**Zadania do wykonania**
a – Proszę wypisać z tekstu o domu tkaczy fragment zaczynający się od słów „Nie jest jakimś” i ciągnący się aż po słowa „zakochaliśmy się w nim.”.
b – Odpowiedz na pytania do tekstu o domu tkaczy, oznaczając odpowiedzi tak samo:
(i) Od którego roku dom stoi pod okiem Wielkiej Sowy?
(ii) Czym XX wiek przykrył dom?
(iii) W jakiej porze roku i dnia nastąpiło zauroczenie domem?

**Źródło**
*-*-*

Przemijanie

Jak zacząć pisać o domach, których w większości już nie ma? Które są jeszcze tylko na przedwojennych pocztówkach z Gór Sowich?

Może powinno się najpierw pisać o zauroczeniu swoim domem, który niedługo dostanie drugie życie. A może tych narodzin miał już kilka?
Ten dom miał wiele szczęścia, bo przetrwał. Stoi pod czujnym okiem Wielkiej Sowy od 1780 roku. W tym roku obchodzi swoje 240 urodziny.

Nie jest jakimś tam domem, nawet najpiękniej położonym w starej, letniskowej miejscowości. To autentyczny dom tkaczy, w którym niegdyś, w duecie z potokiem przy domu, szumiał kołowrotek. Mieszkali tu tkacze, dumna siła tych okolic, zanim nadeszła era przemysłowa i zupełnie zniknęli. Zostawili po sobie ten dom, a XX wiek przykrył go brzydką elewacją. Wiele lat mijaliśmy go beznamiętnie, aż do któregoś sierpniowego popołudnia kiedy, po prostu, zakochaliśmy się w nim.

*-*-*

**Zawartość danych**
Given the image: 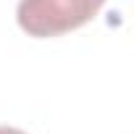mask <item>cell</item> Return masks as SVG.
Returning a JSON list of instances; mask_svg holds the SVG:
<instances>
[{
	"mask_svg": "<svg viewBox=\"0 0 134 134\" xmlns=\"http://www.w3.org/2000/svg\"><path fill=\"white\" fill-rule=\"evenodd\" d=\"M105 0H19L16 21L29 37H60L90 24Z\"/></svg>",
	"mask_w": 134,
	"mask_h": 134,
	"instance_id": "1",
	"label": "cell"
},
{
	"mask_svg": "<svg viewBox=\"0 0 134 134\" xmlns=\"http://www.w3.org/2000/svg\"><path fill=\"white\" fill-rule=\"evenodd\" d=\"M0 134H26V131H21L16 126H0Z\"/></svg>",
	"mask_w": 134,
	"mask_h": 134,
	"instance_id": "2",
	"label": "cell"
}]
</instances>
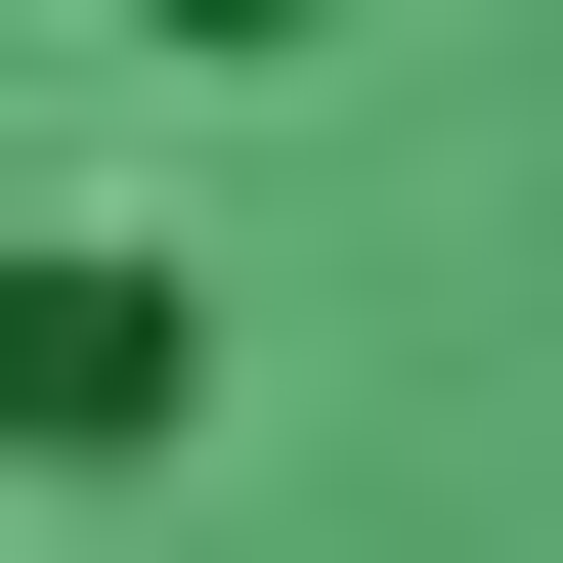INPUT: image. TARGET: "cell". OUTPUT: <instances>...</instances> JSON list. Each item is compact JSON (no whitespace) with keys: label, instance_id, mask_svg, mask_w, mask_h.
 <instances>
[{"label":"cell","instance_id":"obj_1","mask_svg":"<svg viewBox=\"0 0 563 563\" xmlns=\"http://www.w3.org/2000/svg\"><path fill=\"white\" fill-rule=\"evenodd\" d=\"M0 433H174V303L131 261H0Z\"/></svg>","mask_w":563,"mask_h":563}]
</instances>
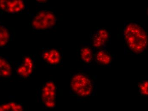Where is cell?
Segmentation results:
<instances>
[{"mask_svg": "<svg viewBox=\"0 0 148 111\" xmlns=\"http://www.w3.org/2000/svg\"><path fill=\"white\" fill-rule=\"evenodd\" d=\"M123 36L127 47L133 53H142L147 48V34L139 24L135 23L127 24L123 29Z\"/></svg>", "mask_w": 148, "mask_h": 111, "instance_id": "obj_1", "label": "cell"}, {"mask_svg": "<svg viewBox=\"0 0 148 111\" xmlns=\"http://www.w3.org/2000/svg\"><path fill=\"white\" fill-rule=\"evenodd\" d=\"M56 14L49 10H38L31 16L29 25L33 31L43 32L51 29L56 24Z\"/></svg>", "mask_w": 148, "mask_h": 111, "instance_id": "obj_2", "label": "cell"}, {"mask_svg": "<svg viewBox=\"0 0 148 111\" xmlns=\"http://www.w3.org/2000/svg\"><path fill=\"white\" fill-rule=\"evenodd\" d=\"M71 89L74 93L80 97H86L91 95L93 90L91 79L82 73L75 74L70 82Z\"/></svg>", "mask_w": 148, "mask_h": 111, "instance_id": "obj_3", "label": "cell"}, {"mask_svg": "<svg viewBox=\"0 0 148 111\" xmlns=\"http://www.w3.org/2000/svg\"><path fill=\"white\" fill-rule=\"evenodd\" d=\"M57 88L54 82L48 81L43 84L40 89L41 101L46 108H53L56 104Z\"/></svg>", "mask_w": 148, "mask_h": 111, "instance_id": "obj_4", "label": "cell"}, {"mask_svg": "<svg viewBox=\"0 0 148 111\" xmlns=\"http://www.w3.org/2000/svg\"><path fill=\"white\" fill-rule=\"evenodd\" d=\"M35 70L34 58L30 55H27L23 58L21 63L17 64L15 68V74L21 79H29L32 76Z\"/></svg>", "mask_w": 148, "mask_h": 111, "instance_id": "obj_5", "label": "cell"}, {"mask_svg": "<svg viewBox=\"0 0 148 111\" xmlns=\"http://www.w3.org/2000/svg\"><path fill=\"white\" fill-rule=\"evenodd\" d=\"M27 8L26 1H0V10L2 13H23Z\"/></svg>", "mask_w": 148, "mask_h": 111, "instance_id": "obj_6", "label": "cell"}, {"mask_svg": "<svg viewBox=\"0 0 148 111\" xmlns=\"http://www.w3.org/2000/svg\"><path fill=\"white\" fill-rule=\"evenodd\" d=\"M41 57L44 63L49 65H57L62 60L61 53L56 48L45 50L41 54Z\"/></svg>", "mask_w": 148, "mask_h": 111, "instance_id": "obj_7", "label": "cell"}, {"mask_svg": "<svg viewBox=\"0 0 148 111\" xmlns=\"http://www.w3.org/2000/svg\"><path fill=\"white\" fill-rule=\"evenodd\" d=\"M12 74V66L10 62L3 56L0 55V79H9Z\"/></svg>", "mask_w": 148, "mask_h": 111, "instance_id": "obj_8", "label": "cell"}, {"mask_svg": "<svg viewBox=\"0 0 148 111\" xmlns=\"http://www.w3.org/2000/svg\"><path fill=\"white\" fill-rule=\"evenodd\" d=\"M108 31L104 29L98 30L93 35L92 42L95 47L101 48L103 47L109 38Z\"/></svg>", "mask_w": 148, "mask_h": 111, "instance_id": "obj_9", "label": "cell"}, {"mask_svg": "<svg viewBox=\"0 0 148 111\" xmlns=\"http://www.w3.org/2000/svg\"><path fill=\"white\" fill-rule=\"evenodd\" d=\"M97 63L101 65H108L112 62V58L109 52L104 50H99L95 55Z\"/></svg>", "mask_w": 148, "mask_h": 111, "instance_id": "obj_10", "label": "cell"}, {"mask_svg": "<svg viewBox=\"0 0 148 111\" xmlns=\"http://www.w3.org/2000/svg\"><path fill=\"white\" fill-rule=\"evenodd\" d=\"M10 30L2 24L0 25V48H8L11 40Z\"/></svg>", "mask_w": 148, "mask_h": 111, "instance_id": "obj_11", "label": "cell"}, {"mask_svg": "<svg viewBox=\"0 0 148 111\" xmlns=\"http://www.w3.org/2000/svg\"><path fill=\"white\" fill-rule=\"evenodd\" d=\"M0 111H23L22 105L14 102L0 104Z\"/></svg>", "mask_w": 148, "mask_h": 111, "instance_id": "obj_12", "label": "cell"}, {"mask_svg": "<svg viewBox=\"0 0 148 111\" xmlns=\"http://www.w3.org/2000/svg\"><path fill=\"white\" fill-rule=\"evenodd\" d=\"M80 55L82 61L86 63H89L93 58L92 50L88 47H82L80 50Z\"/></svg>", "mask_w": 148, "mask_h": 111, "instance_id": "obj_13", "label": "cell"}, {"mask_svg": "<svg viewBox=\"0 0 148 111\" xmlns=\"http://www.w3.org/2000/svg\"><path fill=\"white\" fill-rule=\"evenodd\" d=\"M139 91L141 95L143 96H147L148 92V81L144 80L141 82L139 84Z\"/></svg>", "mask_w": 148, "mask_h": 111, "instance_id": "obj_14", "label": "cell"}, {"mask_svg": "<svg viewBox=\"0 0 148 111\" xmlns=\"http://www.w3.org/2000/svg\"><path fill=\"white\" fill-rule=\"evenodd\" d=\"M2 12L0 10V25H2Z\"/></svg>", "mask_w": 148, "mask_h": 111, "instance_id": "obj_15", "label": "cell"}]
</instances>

*-*-*

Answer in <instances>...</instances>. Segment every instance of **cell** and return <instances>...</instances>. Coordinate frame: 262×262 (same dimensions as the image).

*-*-*

**Odpowiedzi do zadań**
a –
Nie jest jakimś tam domem, nawet najpiękniej położonym w starej, letniskowej miejscowości. To autentyczny dom tkaczy, w którym niegdyś, w duecie z potokiem przy domu, szumiał kołowrotek. Mieszkali tu tkacze, dumna siła tych okolic, zanim nadeszła era przemysłowa i zupełnie zniknęli. Zostawili po sobie ten dom, a XX wiek przykrył go brzydką elewacją. Wiele lat mijaliśmy go beznamiętnie, aż do któregoś sierpniowego popołudnia kiedy, po prostu, zakochaliśmy się w nim.

b –
(i) Od 1780 roku.
(ii) Brzydką elewacją.
(iii) W sierpniowe popołudnie.